ここでのキーワードは「附属品としての権能(Annex-Kompetenz)」である。この基準の裁判官が通信傍受(TKÜ)を手配することができれば、トロイの木馬使用につきTKÜを小さな付録として与えることは簡単であろう。
この見解が疑わしいほど、CCCは、データ主体のプライバシーのためのトロイの木馬の使用の劇的な結果を明らかにしただけでなく、ターゲットシステムのデータセキュリティ問題を明らかにした。 通常のTKÜと発信元TKÜは、関係者の権利における介入の重大度と比較されるべきではなく、常にトロイの木馬に関連するリスクがあるためである。ほぼ預言的であるが、連邦憲法裁判所が2008年にすでに「オンライン捜査」に関する決定を行っている。
「複雑な情報技術システムが電気通信監視のために技術的に浸透している場合(「情報通信監視」)、システム全体を偵察するためには侵入に大きな障害がある。現在の電気通信の単なる監視に接続されており、特に、パーソナルコンピュータに記憶されたデータは、システムの電気通信使用に関係しないことに留意されたい。

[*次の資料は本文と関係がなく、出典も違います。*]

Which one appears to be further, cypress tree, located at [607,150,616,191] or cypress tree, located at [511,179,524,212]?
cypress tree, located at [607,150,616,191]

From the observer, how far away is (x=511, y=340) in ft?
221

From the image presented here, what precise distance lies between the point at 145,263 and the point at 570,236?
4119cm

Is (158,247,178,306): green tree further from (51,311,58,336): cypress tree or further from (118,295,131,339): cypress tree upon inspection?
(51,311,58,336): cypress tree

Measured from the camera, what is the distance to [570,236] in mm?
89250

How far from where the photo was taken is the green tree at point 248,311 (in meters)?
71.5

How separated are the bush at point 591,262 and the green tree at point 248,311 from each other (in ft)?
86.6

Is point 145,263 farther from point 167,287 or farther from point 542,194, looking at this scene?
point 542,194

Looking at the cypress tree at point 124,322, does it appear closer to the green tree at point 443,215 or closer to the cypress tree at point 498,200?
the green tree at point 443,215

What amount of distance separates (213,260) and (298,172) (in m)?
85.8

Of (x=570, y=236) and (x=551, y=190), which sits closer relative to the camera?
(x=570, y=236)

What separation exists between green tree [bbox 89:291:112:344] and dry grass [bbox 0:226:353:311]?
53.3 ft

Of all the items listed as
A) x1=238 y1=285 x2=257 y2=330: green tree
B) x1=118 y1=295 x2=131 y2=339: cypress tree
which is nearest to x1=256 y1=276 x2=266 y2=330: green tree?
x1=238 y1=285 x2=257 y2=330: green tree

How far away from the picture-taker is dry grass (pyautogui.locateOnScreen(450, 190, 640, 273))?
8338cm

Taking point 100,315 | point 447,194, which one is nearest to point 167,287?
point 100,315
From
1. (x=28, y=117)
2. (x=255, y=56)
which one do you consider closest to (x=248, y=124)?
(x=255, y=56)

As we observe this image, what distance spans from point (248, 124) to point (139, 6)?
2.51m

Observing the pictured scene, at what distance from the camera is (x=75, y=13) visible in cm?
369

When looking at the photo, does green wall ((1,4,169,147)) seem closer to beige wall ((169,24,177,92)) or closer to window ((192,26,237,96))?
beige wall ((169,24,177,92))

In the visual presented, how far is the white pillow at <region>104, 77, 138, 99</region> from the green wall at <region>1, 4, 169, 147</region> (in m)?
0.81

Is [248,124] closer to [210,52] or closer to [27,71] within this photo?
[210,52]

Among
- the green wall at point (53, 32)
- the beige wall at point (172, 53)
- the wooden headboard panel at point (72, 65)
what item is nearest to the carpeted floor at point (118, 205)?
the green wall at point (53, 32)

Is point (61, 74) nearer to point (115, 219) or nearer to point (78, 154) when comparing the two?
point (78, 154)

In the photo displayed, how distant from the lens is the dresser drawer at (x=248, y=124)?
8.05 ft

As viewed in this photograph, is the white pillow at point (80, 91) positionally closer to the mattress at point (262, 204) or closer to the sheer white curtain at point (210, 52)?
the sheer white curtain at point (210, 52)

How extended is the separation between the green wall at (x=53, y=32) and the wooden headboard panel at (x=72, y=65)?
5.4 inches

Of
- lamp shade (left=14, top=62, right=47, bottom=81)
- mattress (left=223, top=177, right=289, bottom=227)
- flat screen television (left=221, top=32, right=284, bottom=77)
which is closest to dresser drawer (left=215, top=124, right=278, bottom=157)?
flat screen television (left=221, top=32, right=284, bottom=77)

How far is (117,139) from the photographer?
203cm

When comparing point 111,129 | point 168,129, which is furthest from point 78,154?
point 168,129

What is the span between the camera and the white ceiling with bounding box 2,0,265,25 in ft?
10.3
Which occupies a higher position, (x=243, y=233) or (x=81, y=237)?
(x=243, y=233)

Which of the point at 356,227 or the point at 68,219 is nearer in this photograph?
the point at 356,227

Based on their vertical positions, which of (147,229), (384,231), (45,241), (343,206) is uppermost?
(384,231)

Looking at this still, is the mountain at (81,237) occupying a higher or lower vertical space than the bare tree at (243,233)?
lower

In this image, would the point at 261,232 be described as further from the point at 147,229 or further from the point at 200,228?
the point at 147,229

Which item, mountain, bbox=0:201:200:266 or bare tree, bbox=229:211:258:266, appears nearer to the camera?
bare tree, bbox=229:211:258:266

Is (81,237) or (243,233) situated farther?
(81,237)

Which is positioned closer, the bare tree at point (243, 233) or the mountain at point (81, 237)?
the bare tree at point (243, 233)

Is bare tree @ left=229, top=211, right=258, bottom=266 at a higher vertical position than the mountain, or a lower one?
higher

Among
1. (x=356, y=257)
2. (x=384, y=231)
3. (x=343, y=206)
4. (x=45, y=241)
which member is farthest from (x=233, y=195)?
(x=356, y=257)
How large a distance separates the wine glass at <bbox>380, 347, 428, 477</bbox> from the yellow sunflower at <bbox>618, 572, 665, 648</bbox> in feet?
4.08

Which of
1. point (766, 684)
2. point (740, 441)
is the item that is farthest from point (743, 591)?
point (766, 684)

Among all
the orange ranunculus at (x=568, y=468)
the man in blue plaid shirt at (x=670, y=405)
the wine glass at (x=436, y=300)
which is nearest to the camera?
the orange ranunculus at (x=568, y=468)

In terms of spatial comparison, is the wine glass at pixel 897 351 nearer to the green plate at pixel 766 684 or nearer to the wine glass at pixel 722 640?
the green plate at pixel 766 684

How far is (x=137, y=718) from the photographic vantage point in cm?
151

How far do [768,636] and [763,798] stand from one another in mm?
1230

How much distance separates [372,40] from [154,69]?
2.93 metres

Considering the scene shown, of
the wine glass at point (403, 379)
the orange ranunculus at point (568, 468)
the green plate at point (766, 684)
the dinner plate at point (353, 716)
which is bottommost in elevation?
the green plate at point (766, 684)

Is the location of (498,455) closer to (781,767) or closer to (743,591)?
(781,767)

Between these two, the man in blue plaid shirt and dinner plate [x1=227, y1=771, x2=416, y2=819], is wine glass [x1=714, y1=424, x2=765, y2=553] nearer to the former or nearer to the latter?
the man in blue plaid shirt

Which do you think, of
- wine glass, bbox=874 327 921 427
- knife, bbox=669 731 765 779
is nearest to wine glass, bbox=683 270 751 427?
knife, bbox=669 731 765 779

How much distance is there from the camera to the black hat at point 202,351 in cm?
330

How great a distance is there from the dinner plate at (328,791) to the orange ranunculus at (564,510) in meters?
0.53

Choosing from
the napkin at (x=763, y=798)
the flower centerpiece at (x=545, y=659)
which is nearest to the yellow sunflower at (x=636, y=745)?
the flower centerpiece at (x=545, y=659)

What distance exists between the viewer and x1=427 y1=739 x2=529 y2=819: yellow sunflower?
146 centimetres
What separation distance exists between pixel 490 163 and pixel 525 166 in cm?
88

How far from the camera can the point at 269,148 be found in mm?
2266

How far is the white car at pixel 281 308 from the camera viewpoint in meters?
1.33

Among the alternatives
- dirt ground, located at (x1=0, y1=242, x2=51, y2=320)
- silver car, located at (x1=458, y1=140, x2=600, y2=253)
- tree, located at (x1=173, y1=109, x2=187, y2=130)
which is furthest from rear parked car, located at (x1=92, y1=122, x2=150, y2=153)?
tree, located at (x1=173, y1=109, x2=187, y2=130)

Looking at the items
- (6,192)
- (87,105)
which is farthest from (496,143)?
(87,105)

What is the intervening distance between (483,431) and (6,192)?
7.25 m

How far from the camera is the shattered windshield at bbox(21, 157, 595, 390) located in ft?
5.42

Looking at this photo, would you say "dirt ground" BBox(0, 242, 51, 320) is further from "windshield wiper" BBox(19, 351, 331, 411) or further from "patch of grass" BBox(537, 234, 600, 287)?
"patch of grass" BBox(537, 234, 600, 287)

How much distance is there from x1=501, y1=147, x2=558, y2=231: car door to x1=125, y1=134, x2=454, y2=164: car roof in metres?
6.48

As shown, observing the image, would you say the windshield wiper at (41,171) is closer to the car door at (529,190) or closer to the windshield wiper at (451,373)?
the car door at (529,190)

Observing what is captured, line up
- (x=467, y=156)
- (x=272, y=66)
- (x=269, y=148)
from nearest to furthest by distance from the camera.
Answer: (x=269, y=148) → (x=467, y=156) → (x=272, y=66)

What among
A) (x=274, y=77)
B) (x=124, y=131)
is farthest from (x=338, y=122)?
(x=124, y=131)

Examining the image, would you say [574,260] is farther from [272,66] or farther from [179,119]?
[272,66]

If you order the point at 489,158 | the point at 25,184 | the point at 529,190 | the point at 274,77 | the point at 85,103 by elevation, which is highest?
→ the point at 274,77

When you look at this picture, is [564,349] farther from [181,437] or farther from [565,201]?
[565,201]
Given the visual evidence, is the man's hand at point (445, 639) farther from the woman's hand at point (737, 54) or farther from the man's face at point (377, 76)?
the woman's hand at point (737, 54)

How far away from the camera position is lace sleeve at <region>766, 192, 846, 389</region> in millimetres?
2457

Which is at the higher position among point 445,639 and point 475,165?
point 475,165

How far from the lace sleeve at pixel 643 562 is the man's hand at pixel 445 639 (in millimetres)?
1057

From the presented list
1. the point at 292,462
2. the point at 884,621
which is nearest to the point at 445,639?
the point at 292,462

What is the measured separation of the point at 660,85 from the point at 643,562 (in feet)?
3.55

さらに、聴聞会で有能な専門家から提供された情報によれば、たとえこれが意図ではないとしても、現在の電気通信に言及することなく、浸透後にデータを収集することができる。その結果、従来のネットワークベースの電気通信監視とは異なり、関係者は電気通信の内容や状況を超えて追加の個人情報が収集されるリスクが常にあることになる。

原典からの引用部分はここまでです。